Thumbnail image for Thumbnail image for Robert L. Herskovits, Esq.NASAA is an association primarily comprised of state securities regulators. Through the association, its members engage in multi-state enforcement actions and other collaborative activities. NASAA's Enforcement Section tracks trends in securities fraud and oversees the activities of various Project Groups, including: Internet fraud investigations, oil/gas ventures, Reg D investigations, securities investigation database and enforcement zones.

The Enforcement Report contains a multitude of interesting statistics. According to NASAA:

  • The majority of fraud cases involved unregistered persons and/or selling unregistered securities.

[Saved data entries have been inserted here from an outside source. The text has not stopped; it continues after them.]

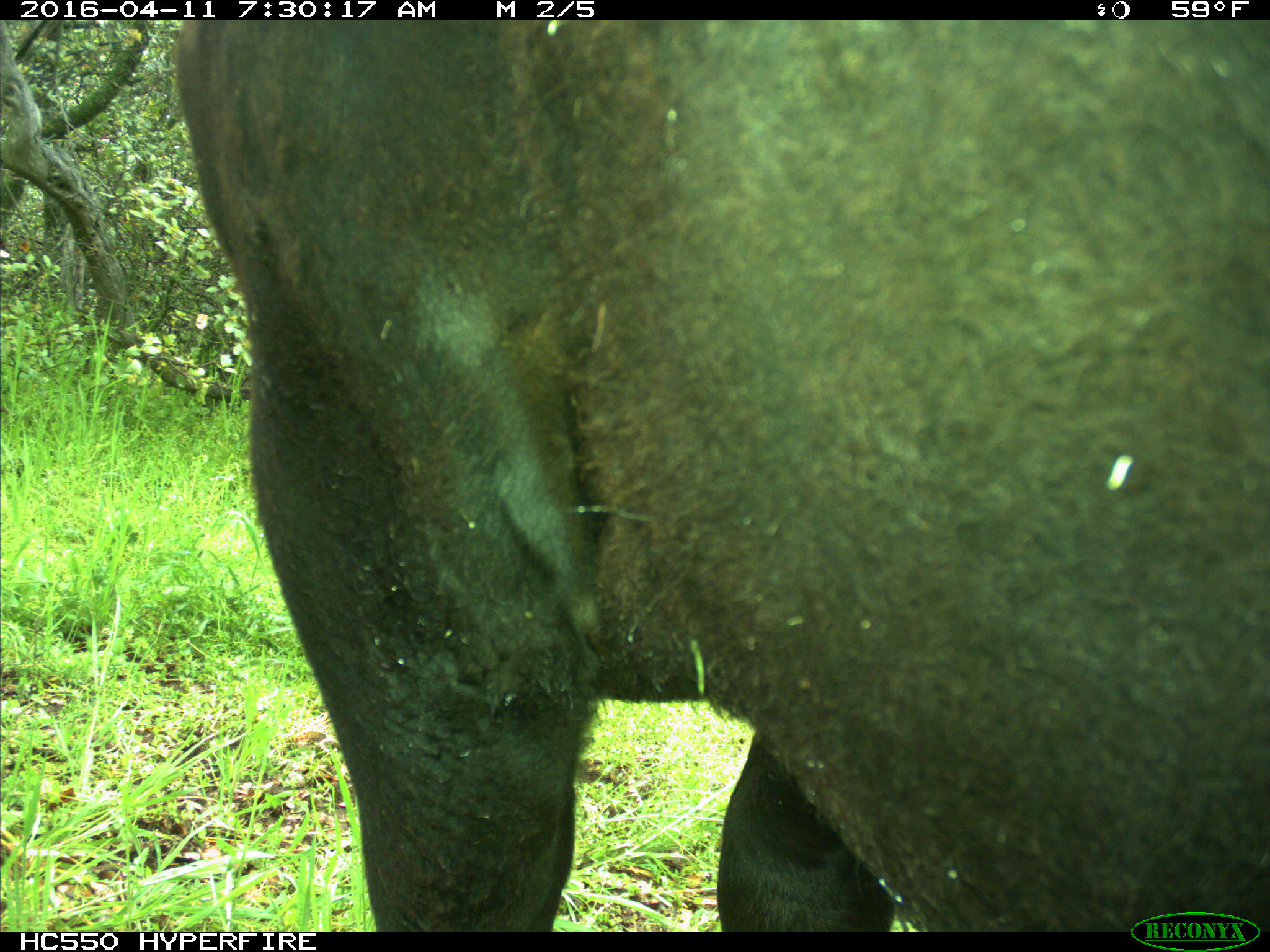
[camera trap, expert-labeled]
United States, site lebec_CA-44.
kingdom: Animalia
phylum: Chordata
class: Mammalia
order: Artiodactyla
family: Bovidae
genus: Bos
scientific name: Bos taurus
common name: domestic cow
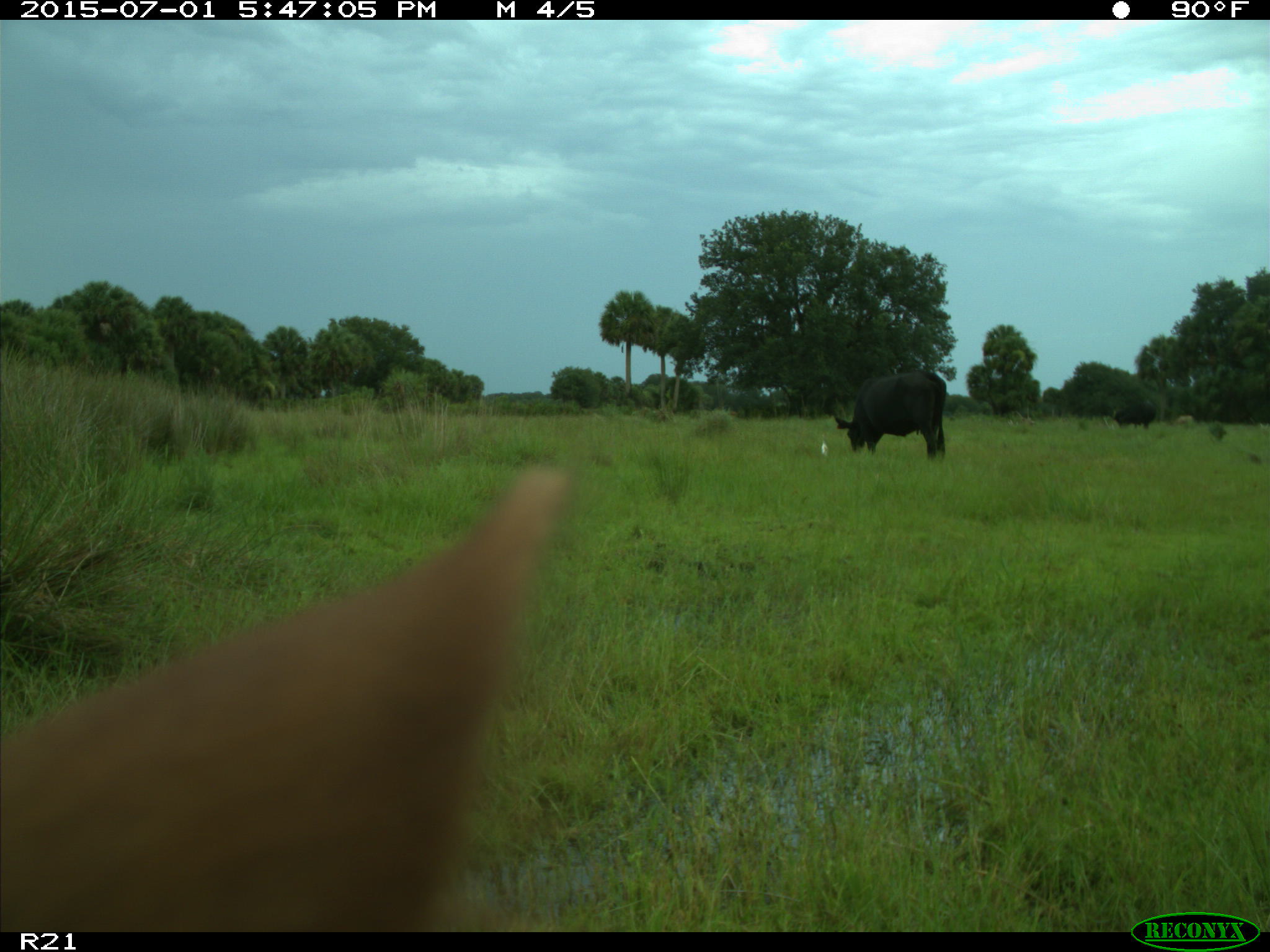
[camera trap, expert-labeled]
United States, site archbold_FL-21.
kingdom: Animalia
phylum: Chordata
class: Mammalia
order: Artiodactyla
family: Bovidae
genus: Bos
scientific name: Bos taurus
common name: domestic cow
Bos taurus (domestic cow).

  • The most reported securities fraud violations (in order of frequency reported by states) concerned Rule 506 or Reg D offerings, real estate investment schemes, Ponzi schemes, oil & gas investments, and structured products.

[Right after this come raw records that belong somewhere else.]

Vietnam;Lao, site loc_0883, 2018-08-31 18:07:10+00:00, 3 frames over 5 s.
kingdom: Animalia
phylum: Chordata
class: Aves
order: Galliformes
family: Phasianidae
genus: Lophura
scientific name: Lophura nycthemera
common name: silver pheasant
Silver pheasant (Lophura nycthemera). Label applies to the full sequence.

  • Interestingly, the NASAA noticed a spike in actions against investment advisor firms, with a total of 399 actions reported, almost twice that reported one year earlier. The number of actions filed investment advisor exceeded the number of actions filed against broker-dealers (359 actions).
  • State securities regulators opened 6,121 investigations, filed 2,602 enforcement actions, and ordered investor restitution of $2.2 billion.

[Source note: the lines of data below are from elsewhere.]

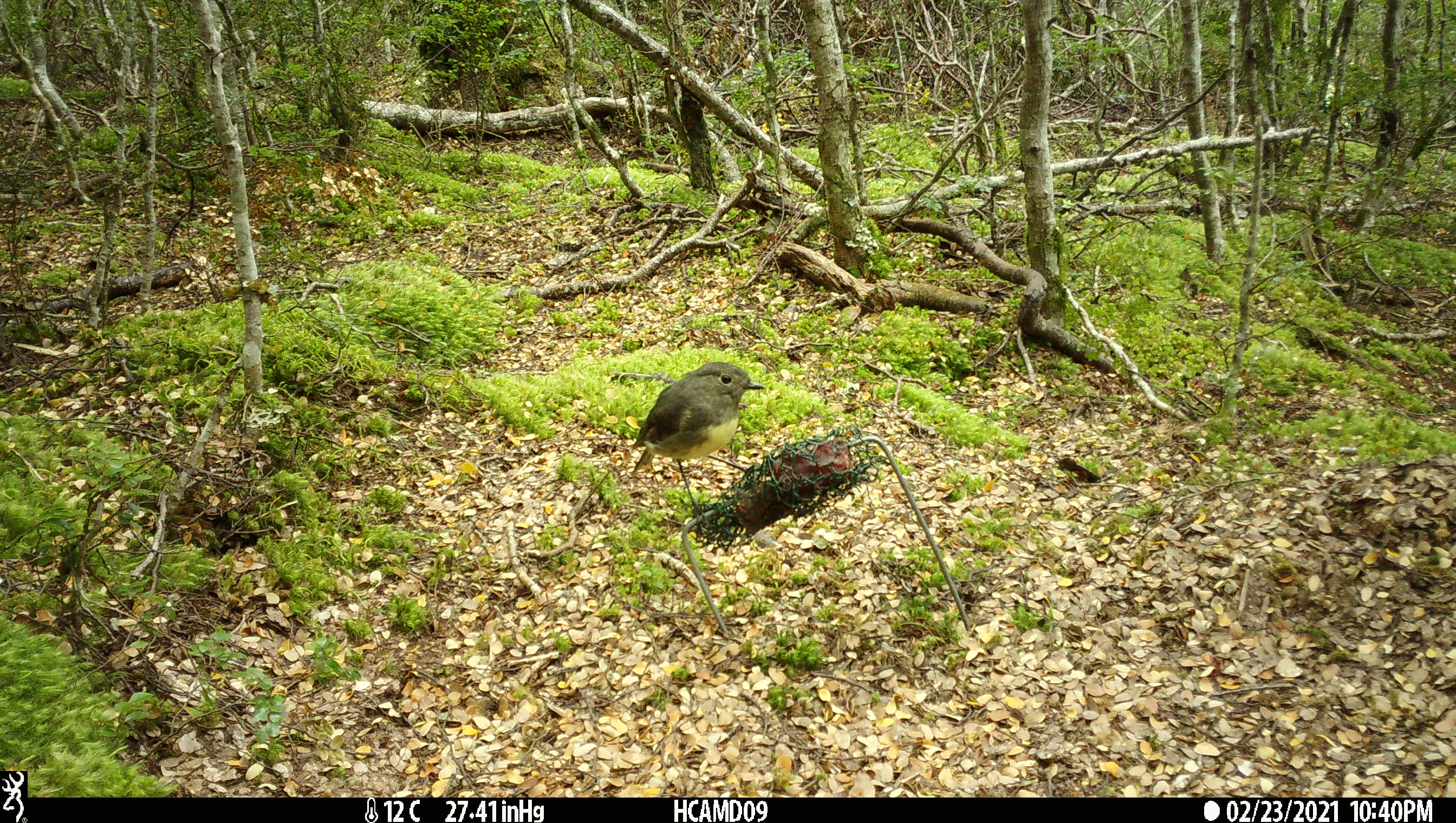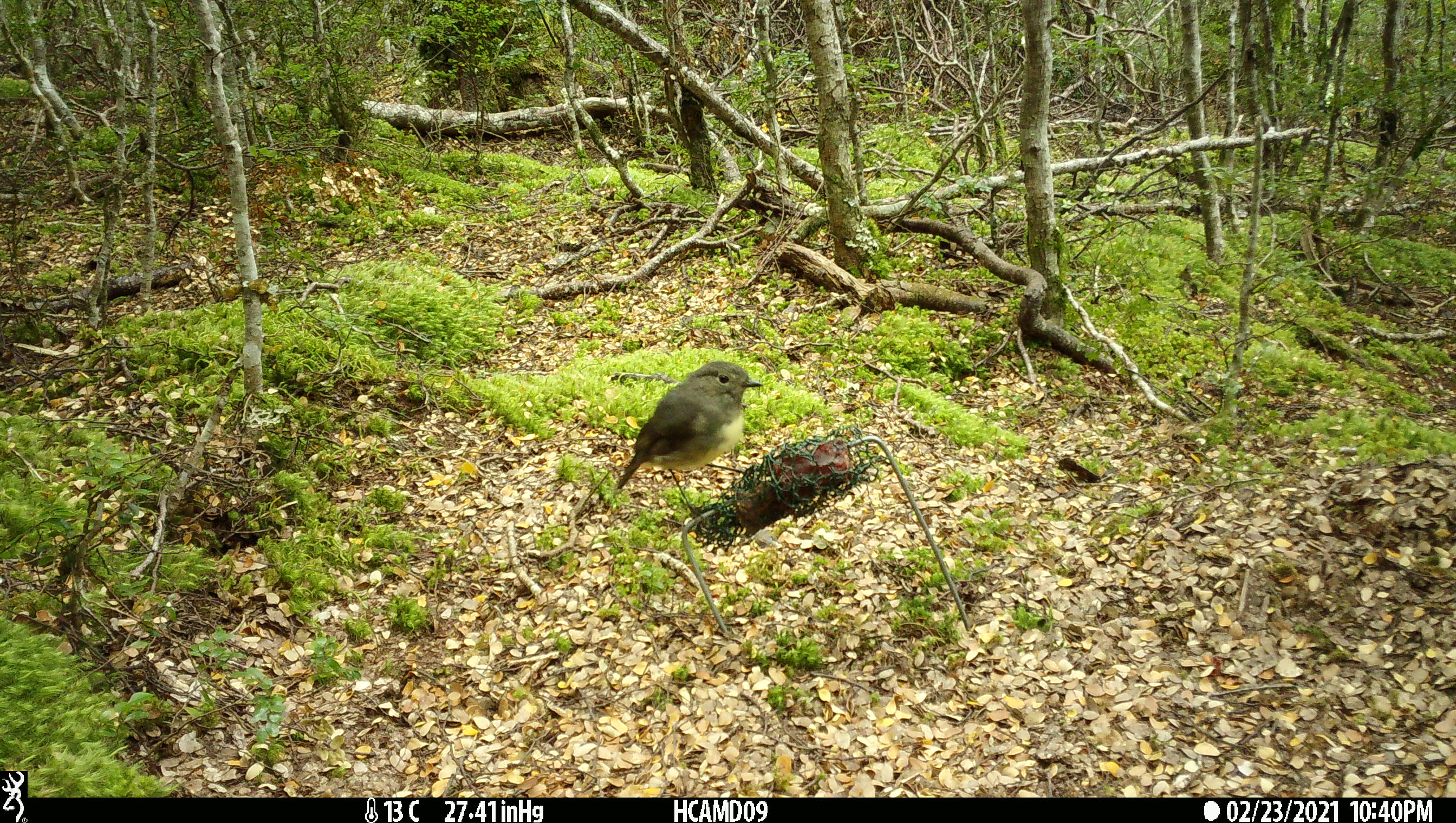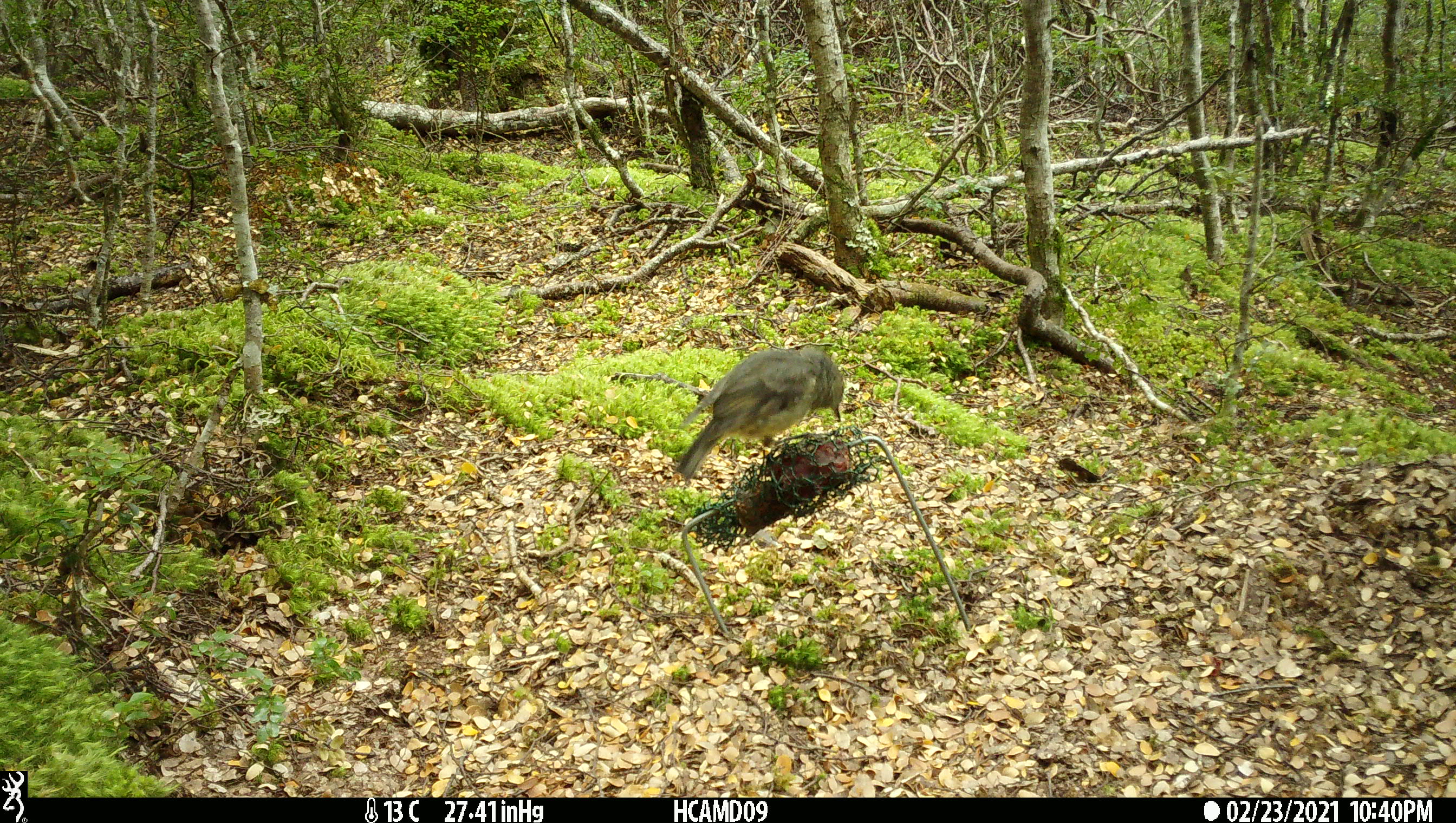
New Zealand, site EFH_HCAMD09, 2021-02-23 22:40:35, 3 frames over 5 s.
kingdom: Animalia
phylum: Chordata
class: Aves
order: Passeriformes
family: Petroicidae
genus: Petroica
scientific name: Petroica australis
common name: new zealand robin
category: robin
Robin (new zealand robin) (Petroica australis).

  • Enforcement "trends and developments" reported by the states included the securities fraud violations noted above, as well as bogus promissory notes and affinity fraud.
  • "New threats" include crowdfunding and internet offers, "inappropriate advice" from RIAs, "scam artists" using self-directed IRAs, and EB-5 investment-for-visa schemes.

Regulatory Headaches Coming for Mid-Sized RIAs

The Enforcement Report is interesting because it suggests that mid-sized RIAs will be subject to heightened scrutiny by the states. According to the Report: "The 2010 Dodd-Frank Act laid the groundwork for a major regulatory shift, transferring thousands of mid-sized investment advisors to primary supervision by state regulators, rather than the SEC." It went on to conclude: "As the states implement regular examination schedules and analyze investment advisors that have not been audited in many years, more problems are likely to be discovered."